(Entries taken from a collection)
★ ★ ★

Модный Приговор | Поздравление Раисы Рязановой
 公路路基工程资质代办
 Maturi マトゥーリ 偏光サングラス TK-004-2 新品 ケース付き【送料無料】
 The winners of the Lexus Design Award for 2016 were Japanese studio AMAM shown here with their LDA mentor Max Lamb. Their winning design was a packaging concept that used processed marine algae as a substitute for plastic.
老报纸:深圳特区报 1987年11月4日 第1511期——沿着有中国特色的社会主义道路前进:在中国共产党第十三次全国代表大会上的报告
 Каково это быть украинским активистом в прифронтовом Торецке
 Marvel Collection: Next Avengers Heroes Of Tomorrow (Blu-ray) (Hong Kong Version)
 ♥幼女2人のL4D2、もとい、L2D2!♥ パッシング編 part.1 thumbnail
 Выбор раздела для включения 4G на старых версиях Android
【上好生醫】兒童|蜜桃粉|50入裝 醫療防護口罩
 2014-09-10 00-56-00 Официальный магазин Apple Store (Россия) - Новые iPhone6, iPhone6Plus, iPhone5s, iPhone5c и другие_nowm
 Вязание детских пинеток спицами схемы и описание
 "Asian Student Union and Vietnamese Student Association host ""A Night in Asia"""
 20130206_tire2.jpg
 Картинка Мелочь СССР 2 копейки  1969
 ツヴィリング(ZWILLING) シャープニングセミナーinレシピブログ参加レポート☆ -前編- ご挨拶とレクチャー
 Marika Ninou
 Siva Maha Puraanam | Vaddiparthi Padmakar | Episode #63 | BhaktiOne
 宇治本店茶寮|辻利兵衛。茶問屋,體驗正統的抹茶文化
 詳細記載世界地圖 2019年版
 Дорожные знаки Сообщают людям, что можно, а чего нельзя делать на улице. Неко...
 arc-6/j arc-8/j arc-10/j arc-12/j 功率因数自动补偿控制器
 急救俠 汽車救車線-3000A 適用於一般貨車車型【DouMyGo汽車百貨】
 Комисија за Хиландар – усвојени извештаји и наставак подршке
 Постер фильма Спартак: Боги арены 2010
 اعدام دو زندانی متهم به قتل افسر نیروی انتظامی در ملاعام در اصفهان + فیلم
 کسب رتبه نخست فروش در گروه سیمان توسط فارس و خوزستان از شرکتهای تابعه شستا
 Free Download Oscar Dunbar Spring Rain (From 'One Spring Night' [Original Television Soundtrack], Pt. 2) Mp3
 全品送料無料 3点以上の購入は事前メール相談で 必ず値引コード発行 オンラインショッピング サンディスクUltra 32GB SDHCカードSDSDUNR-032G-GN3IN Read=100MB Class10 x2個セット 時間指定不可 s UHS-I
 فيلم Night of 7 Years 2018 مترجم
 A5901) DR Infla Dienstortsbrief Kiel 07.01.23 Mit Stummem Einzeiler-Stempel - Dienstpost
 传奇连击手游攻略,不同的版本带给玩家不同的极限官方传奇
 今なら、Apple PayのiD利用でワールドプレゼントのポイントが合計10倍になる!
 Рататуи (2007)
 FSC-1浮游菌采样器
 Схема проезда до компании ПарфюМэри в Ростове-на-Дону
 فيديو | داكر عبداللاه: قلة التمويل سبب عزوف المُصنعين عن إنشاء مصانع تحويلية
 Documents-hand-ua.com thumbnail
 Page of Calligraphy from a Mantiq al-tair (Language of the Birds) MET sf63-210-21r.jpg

★ ★ ★

- [Exercise brief]: From the data above, copy each line that has the string "Night".

- [Answer to this exercise]:
 "Asian Student Union and Vietnamese Student Association host ""A Night in Asia"""
 Free Download Oscar Dunbar Spring Rain (From 'One Spring Night' [Original Television Soundtrack], Pt. 2) Mp3
 فيلم Night of 7 Years 2018 مترجم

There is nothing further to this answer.